No wonder it looked so good!
Slipping behind the wheel of the game, I was presented with a choice of six tracks: Brands Hatch GP and Indy, Willow Springs, a Tokyo street circuit, the full Nurburgring Nordschleife course, and a dirt track. Since I haven’t actually driven Gran Turismo Sport on dirt, I chose the latter option, and then selected a Subaru Impreza WRC rally car to drive. After that, it was a case of choosing auto or manual gears, and then switching off the driving assists – and I was ready engage in vehicular battle.
However, it didn’t take long before I started to wish that I’d chosen a regular street course to tackle: Turns out that driving off-road in Gran Turismo Sport is incredibly challenging. I entered the first corner with my foot flat to the floor, and tried to wrestle the car into a slide by lifting off the gas and giving it a bit of a Scandinavian flick so that I could drift around the bend with aplomb. That tactic usually works in most games, but here my efforts proved ham-fistedly inept: The car understeered dramatically and I plowed straight into the fence surrounding the track.
Slightly embarrassed, and trying to stifle a few curse words, I took off again, this time driving with far more caution – and that turned out to be a smart move as I carefully navigated through the next series of bends. Driving on dirt in Gran Turismo Sport feels akin to driving on ice, and I had to show a great deal of restraint with the throttle and steering inputs to hustle my car down the track while maintaining any semblance of control. However, once I’d gotten my head around the fact that I had to drive the game with a great deal of finesse, I started to make progress and catch up with my competitor. While in other race modes you can have up to 20 other cars, in rally races, it seems there’s only one opponent.
As I slowly began to get to grips with the racing proper, I started to really appreciate the depth and detail of the handling model. The track was incredibly bumpy, and I could really feel the suspension working to keep the Impreza planted. Driving under these conditions just felt incredibly realistic and involving, and it’s going to take a lot of practice to really learn the ropes. And don’t forget – I was playing with a wheel. I shudder to think what it’ll be like with a controller.
Once I’d finished that race, I was able to try again – this time on the Tokyo street track with a Nissan GT-R. This narrow circuit reminded me of the old Special Stage Routes 5 and 11 from earlier games in the series.

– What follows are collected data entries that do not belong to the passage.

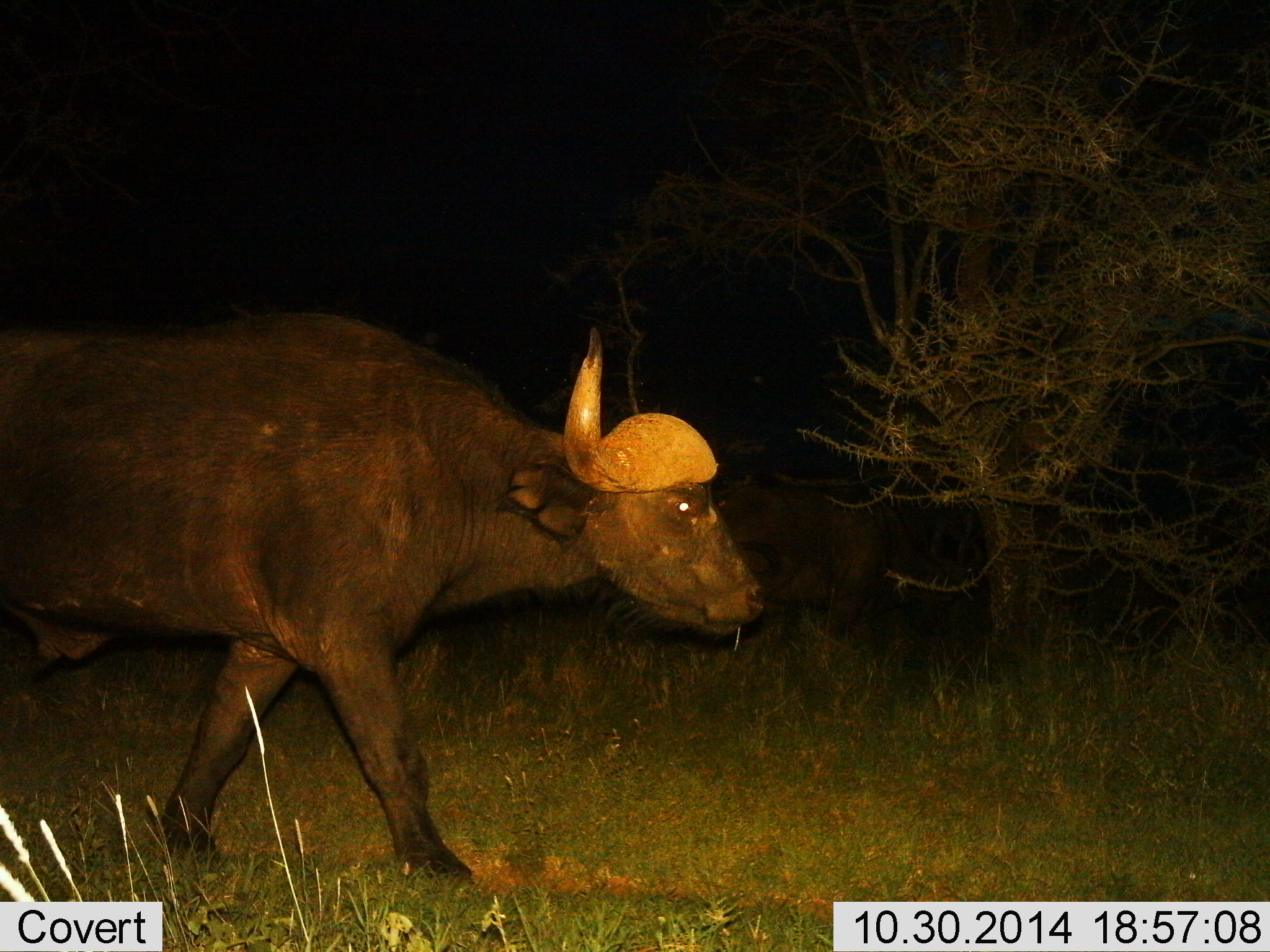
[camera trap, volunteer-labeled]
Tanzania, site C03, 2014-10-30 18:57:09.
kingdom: Animalia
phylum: Chordata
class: Mammalia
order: Artiodactyla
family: Bovidae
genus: Syncerus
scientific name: Syncerus caffer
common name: cape buffalo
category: buffalo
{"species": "buffalo (cape buffalo) (Syncerus caffer)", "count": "1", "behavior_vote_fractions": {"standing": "0%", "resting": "0%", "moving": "100%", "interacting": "0%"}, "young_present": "0%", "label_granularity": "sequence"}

It’s basically a freeway-style course that winds its way through the city, with quite sharp elevation changes as you charge through tunnels and then up onto raised sections of the road. Needless to say, it was a far easier drive this time around, and I managed to finish the race unscathed.
Walking away from the demo, I was extremely impressed with what I experienced. As I’ve already said, the game looks jaw-dropping, with a level of detailing that puts other racers into the shade. It has that signature Gran Turismo hyper-realistic look, feeling exceptionally crisp and clean. But what really worked for me was the handing engine. It just feels so slick, smooth and detailed, with a definition that takes the feel of the game to new heights.
This certainly bodes well for the regular PS4 version. While it obviously won’t feature the same graphical fidelity of the PS4 Pro iteration, the game should play identically – and that means it’ll basically handle in the same way. I’m absolutely dying to get my hands on the game, but it seems that we’ll have to wait a while before that’s possible. When I asked when the game was likely to be released, the Sony representative said, “sometime later this year.”